Merge pull request #71 from linux-kdevops/cel/terraform-docs

chucklever · web-flow · commit 02efba9f25c9 · 2025-12-16T14:07:07.000-05:00
Update terraform-related documentation
diff --git a/README.md b/README.md
@@ -526,7 +526,7 @@ Below are sections which get into technical details of how kdevops works.
   * [Linux distribution support](docs/linux-distro-support.md)
   * [Overriding all Ansible role options with one file](docs/ansible-override.md)
   * [kdevops Vagrant support](docs/kdevops-vagrant.md)
-  * [kdevops terraform support - cloud setup with kdevops](docs/kdevops-terraform.md)
+  * [kdevops terraform and cloud provider support](docs/kdevops-terraform.md) - AWS, Azure, GCE, OCI, Lambda Labs, DataCrunch
   * [kdevops local Ansible roles](docs/ansible-roles.md)
   * [Tutorial on building your own custom Vagrant boxes](docs/custom-vagrant-boxes.md)
 
diff --git a/docs/kdevops-terraform.md b/docs/kdevops-terraform.md
@@ -7,10 +7,13 @@ a Terraform plan.
 Terraform is used to deploy your development hosts on cloud virtual machines.
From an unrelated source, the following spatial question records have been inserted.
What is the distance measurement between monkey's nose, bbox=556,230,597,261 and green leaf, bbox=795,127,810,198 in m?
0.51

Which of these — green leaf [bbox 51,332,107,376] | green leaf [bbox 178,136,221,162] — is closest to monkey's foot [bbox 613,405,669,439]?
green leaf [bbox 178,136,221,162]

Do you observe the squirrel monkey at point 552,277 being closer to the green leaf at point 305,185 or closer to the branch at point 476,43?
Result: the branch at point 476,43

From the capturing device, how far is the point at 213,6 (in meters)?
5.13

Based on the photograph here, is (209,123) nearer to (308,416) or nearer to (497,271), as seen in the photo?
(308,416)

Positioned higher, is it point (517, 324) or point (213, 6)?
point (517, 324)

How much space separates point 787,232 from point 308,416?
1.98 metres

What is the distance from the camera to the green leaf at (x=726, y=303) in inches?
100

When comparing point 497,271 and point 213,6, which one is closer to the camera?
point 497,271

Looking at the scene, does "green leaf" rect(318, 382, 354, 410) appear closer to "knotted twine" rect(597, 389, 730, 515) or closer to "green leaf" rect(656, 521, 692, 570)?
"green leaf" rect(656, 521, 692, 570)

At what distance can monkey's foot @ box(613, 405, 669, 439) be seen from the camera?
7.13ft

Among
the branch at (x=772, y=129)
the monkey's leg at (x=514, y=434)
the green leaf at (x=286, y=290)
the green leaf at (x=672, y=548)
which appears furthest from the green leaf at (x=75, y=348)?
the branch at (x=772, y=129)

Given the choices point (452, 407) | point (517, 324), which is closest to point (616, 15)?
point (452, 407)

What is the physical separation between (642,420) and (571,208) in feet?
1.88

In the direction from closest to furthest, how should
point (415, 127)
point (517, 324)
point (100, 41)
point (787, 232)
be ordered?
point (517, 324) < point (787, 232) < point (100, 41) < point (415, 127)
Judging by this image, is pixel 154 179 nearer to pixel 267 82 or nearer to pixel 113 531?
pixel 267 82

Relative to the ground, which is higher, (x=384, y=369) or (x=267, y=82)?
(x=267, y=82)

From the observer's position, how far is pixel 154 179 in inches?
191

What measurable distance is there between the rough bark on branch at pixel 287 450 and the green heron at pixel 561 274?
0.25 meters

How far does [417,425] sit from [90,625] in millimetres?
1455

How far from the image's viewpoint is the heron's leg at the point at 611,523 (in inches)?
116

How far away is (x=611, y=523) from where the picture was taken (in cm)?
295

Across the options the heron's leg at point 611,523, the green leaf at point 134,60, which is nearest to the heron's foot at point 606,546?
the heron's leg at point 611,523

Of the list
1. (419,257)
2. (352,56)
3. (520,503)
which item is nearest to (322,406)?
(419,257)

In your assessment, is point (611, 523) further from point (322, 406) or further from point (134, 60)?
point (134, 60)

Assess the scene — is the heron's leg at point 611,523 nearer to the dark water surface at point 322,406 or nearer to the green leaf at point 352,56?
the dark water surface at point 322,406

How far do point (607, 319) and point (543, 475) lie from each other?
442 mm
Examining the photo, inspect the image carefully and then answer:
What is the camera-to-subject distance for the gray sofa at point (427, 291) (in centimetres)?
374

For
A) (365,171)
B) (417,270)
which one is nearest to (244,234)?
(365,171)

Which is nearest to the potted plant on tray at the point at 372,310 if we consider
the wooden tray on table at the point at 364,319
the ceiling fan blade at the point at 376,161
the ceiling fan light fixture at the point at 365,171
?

 Below are the list of clouds providers currently supported:
 
+**Traditional Cloud Providers:**
   * azure - Microsoft Azure
   * aws - Amazon Web Service
   * gce - Google Cloud Compute
   * oci - Oracle Cloud Infrastructure
+
+**Neoclouds (GPU-optimized):**
   * datacrunch - DataCrunch GPU Cloud
   * lambdalabs - Lambda Labs GPU Cloud
 
@@ -271,7 +274,18 @@ If your Ansible controller (where you run "make bringup") and your
 test instances operate inside the same subnet, you can disable the
 TERRAFORM_OCI_ASSIGN_PUBLIC_IP option for better network security.
 
-### DataCrunch - GPU Cloud Provider
+## Neoclouds
+
+A neocloud is a new type of specialized cloud provider that focuses on offering
+high-performance computing, particularly GPU-as-a-Service, to handle demanding
+AI and machine learning workloads. Unlike traditional, general-purpose cloud
+providers like AWS or Azure, neoclouds are purpose-built for AI with
+infrastructure optimized for raw speed, specialized hardware like dense GPU
+clusters, and tailored services like fast deployment and simplified pricing.
+
+kdevops supports the following neocloud providers:
+
+### DataCrunch
 
 kdevops supports DataCrunch, a cloud provider specialized in GPU computing
 with competitive pricing for NVIDIA A100, H100, B200, and B300 instances.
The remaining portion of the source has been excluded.